(Excerpted records)

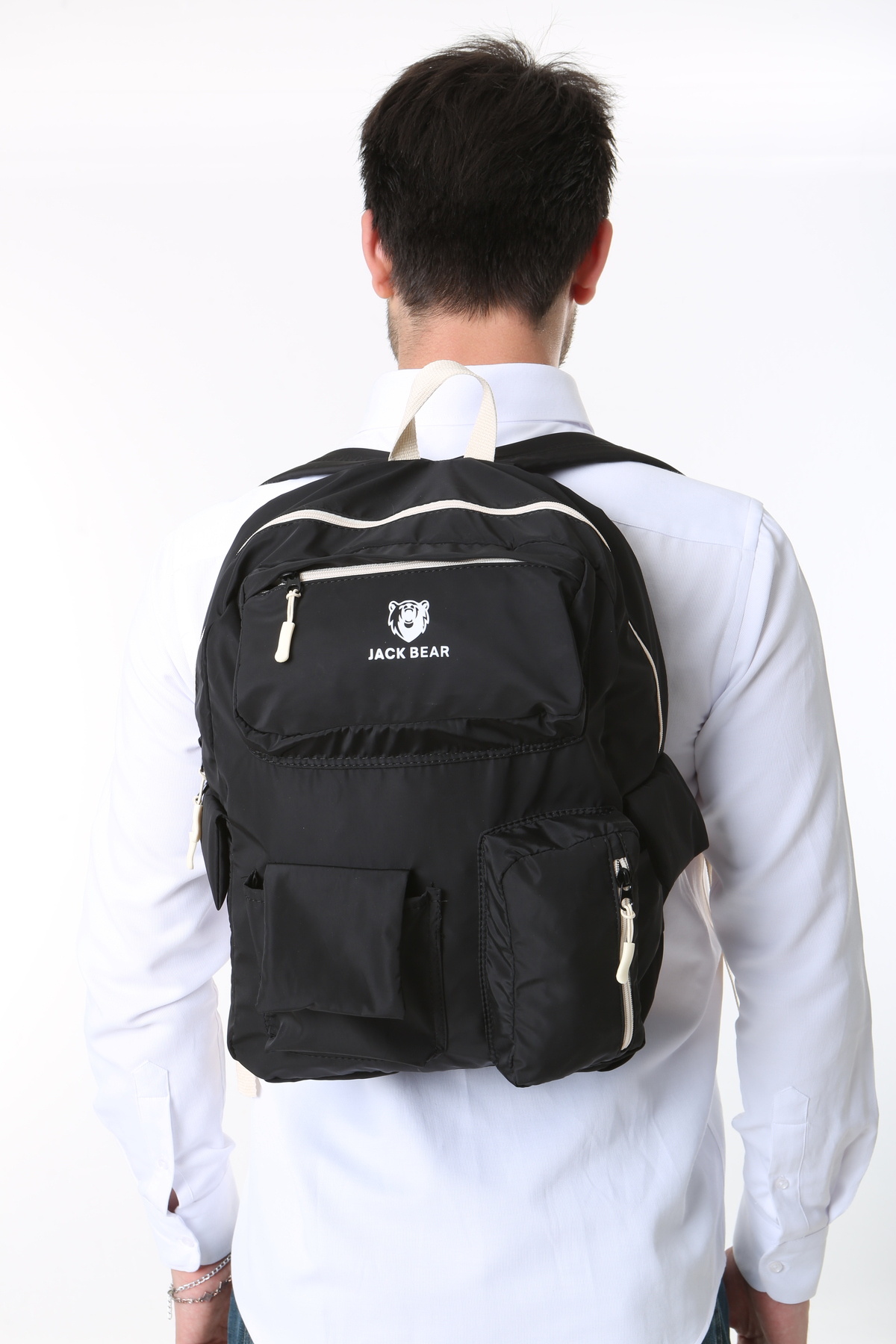 کوله پشتی زنانه مشکی fao polo | JACK BEAR SIRT اورجینال - تصویر 6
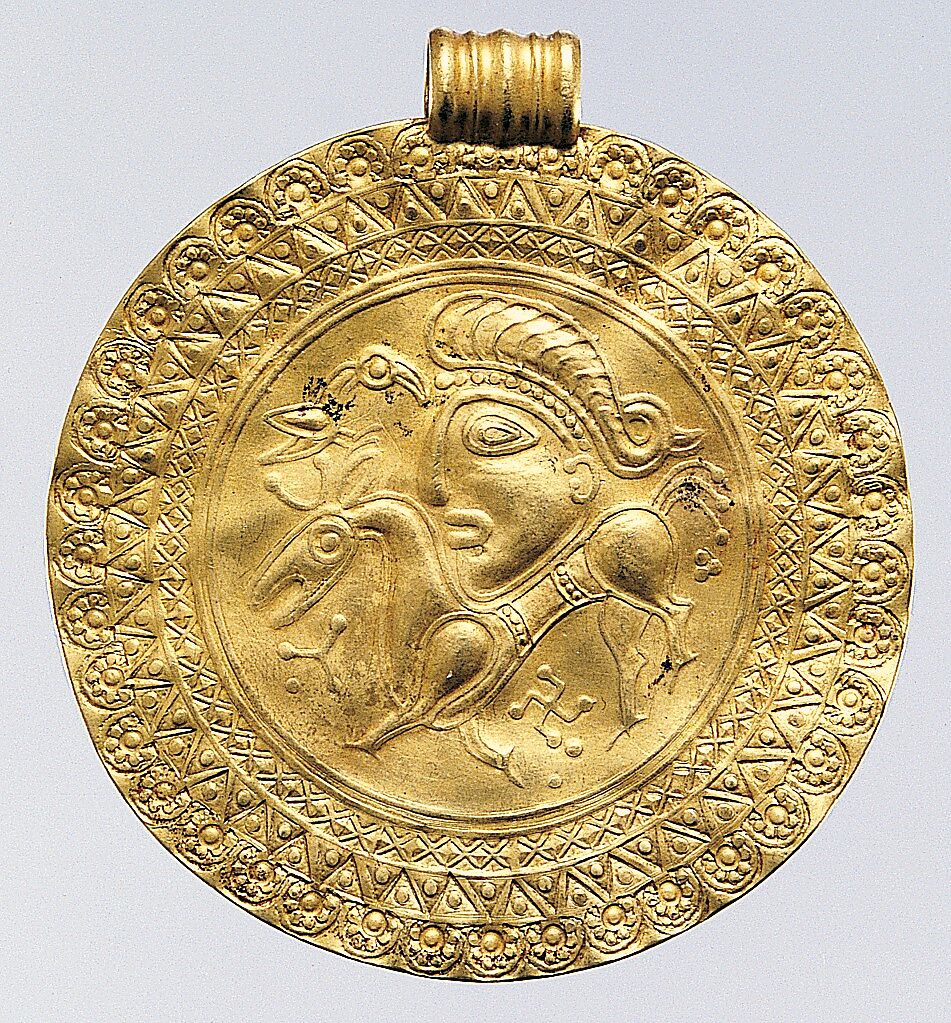 Gold Bracteate | Scandinavian | The Metropolitan Museum of Art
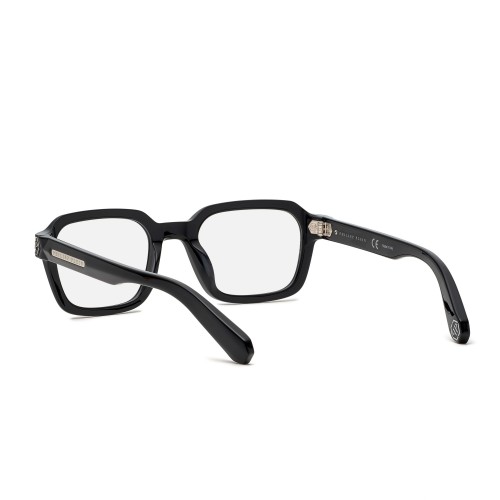 Philipp Plein VPP083 BRAVE SHADE - 0700 - 52 Brillenfassungen Schwarz Eckig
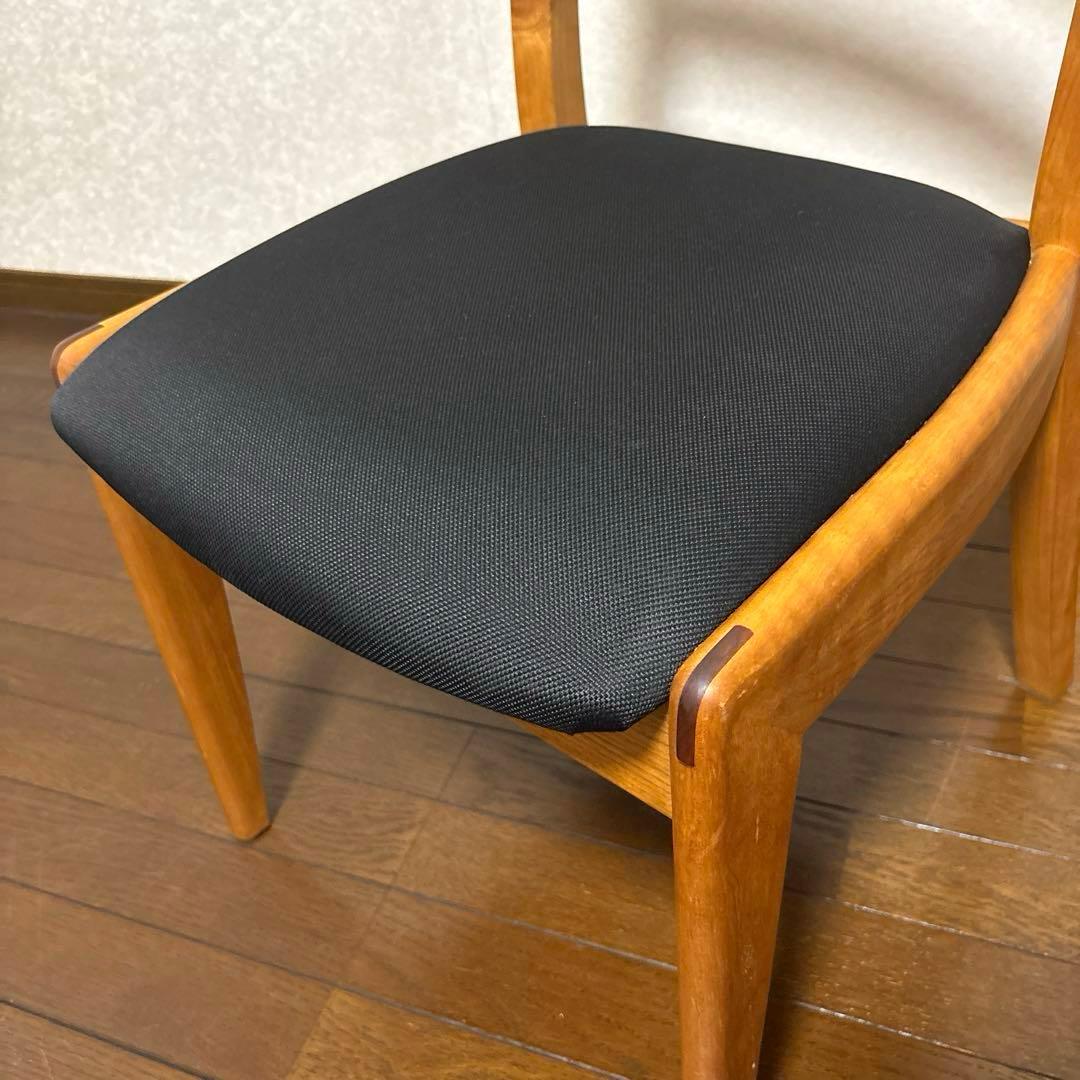 【良品】BOSCO 朝日木材加工 ダイニングチェア 無垢材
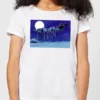 Star Wars AT-AT Darth Vader Sleigh Women's Christmas T-Shirt - White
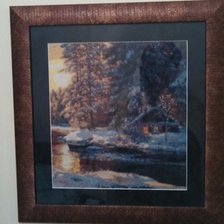 Работа «зимовий вечір»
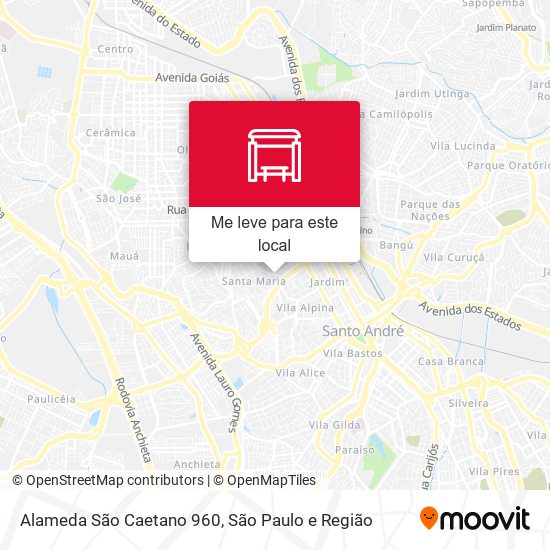 Alameda São Caetano 960 mapa
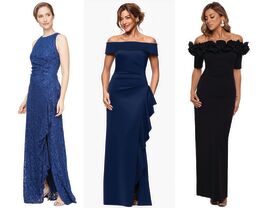 Three petite wedding guest dresses for women over 50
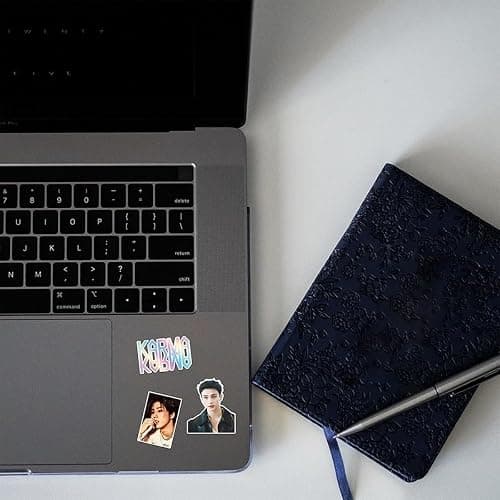 300PCS Stickers Set, Cute Stickers for Door, Car, Skateboard, Cellphone for Fans (Black) thumbnail 6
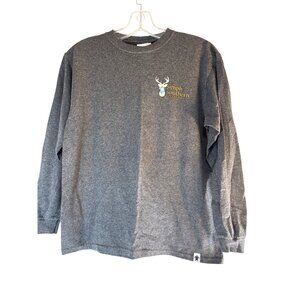 Simply Southern Girls Tee Graphic Long Sleeves Gray Size Youth Large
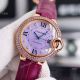 New Ladies Cartier Ballon Bleu Rose Gold diamond Purple Dial Purple Leather Strap Replica Watches (4)_th.jpg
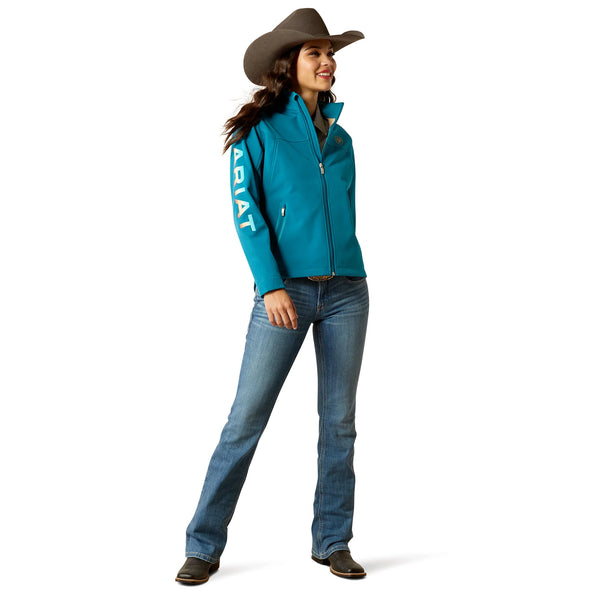 Ariat Women's New Team Zinfandel Softshell Red Jacket - Western Style Ariat Women's New Team Zinfandel Softshell Red Jacket - Western Style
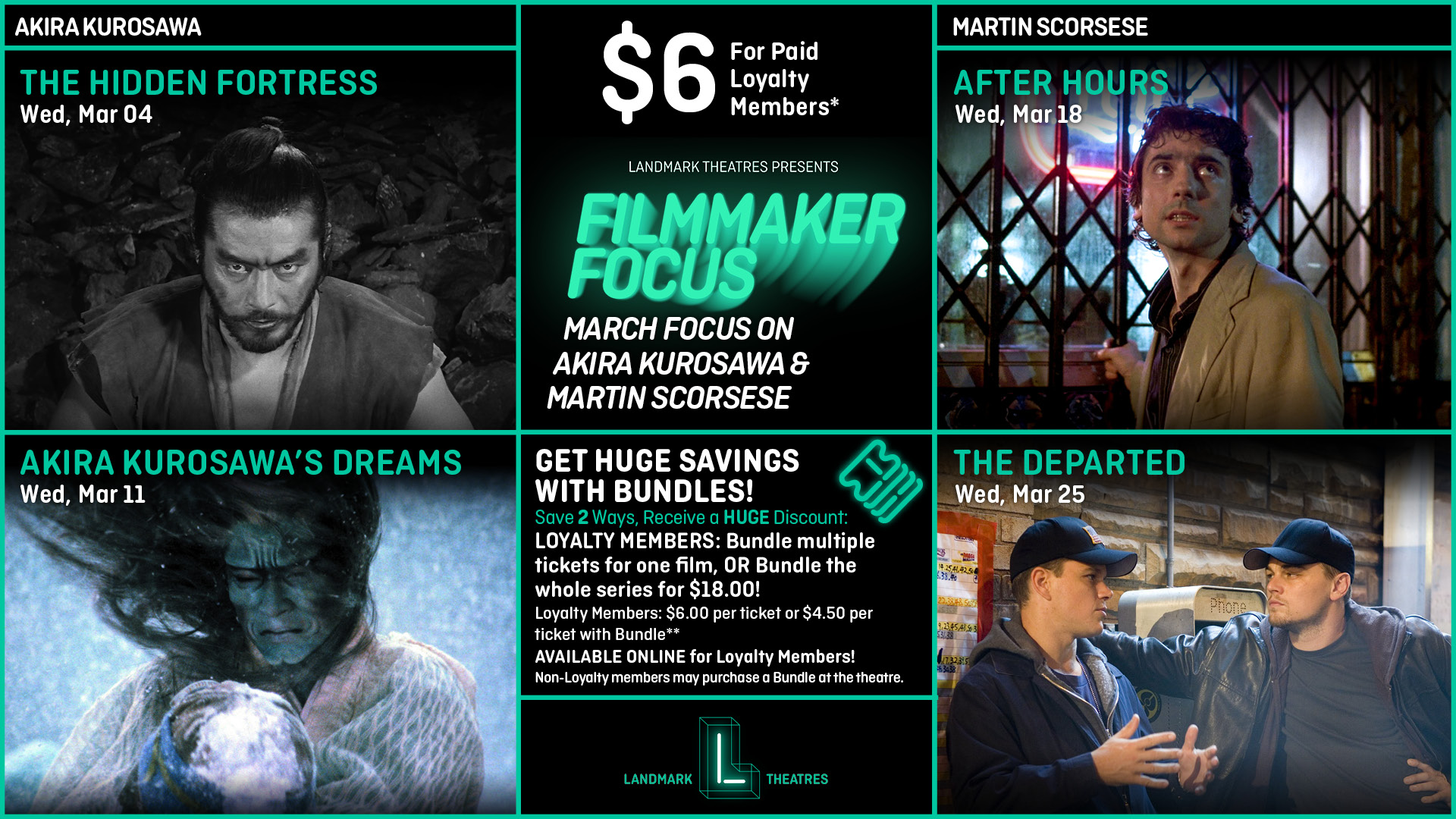 Filmmaker Focus - Akira Kurosawa & Martin Scorsese — Landmark Theatres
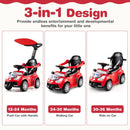 3 in 1 Push Car for Toddler Stroller Sliding Walking Car for Boys and Girls by LJGDeals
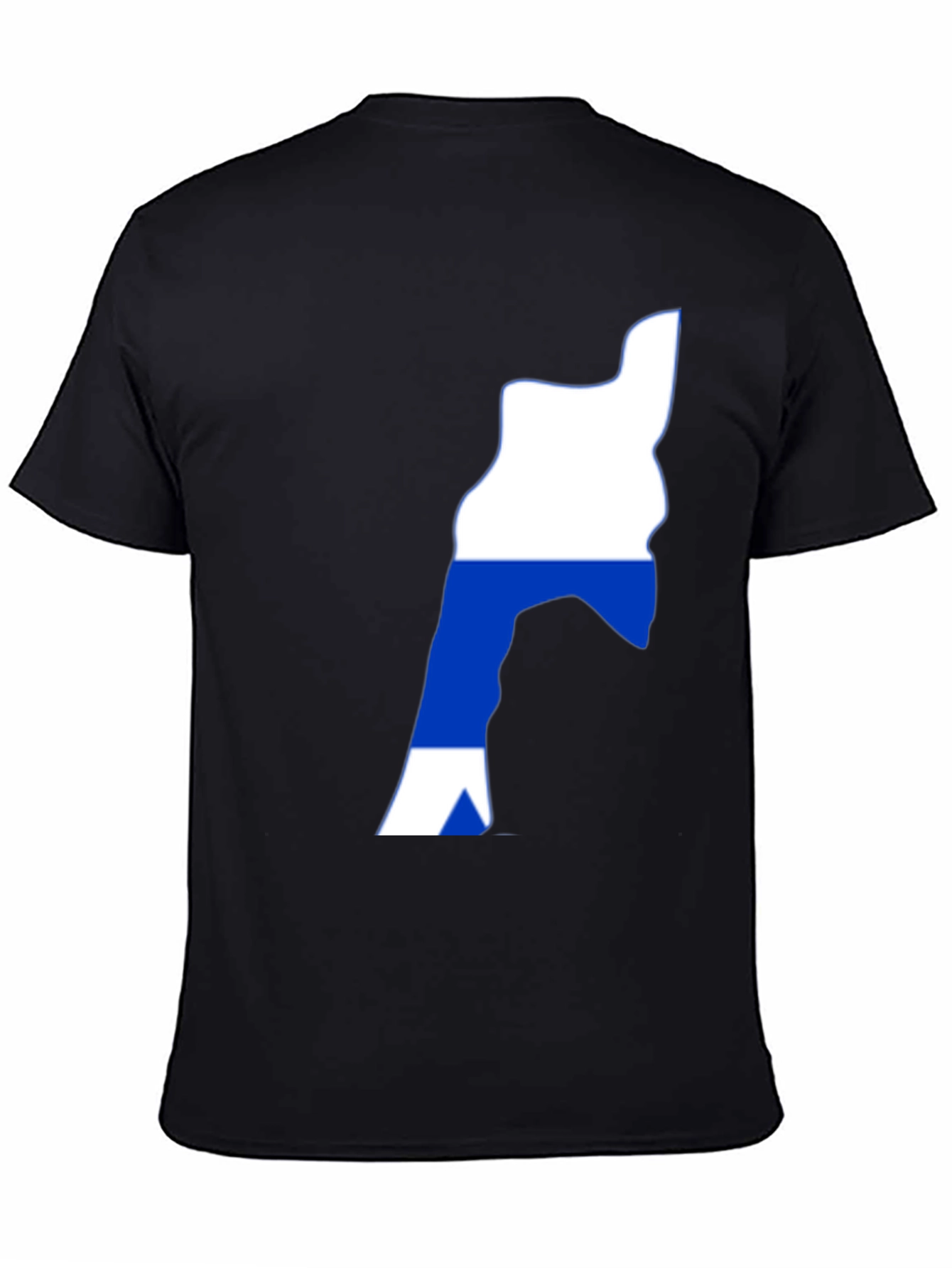 Flag Graphic Tee - Black Cotton T-Shirt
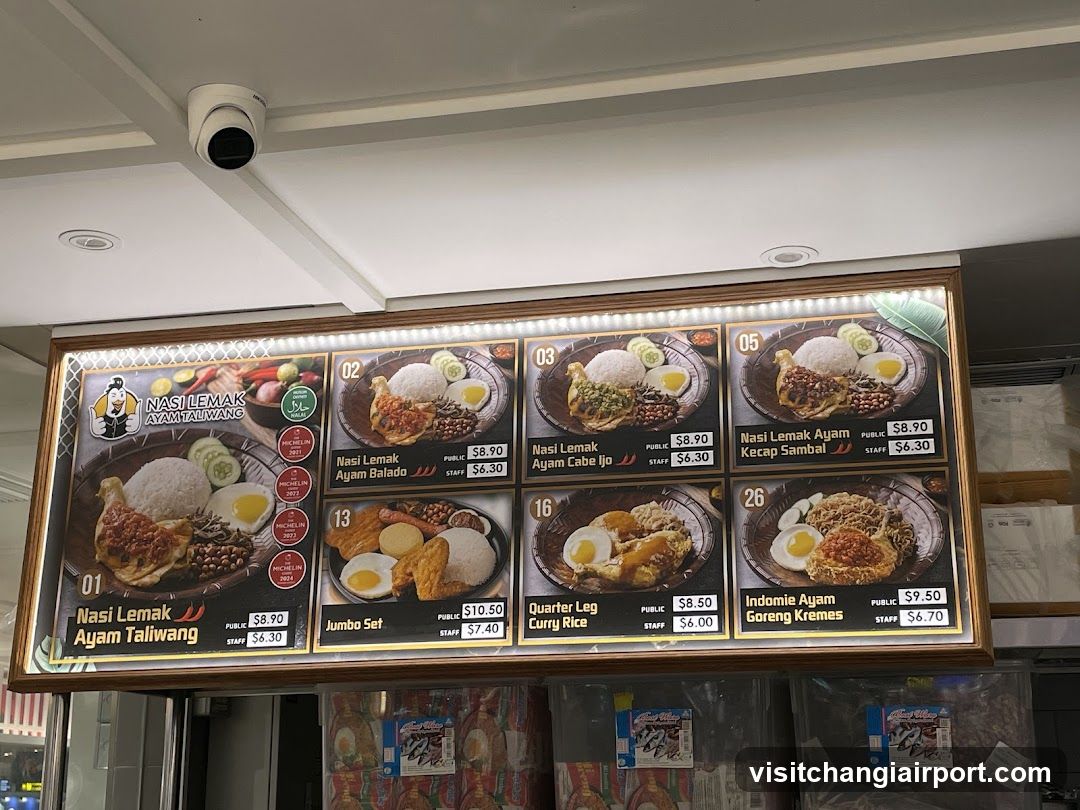 Nasi Lemak Ayam Taliwang Menu Board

(End Excerpted records)

What is being asked —
Go back to the entries above and restate word for word every line from the first through the one that contains "Three petite wedding", leaving the pictures behind.

Solution to this task —
 کوله پشتی زنانه مشکی fao polo | JACK BEAR SIRT اورجینال - تصویر 6
 Gold Bracteate | Scandinavian | The Metropolitan Museum of Art
 Philipp Plein VPP083 BRAVE SHADE - 0700 - 52 Brillenfassungen Schwarz Eckig
 【良品】BOSCO 朝日木材加工 ダイニングチェア 無垢材
 Star Wars AT-AT Darth Vader Sleigh Women's Christmas T-Shirt - White
 Работа «зимовий вечір»
 Alameda São Caetano 960 mapa
 Three petite wedding guest dresses for women over 50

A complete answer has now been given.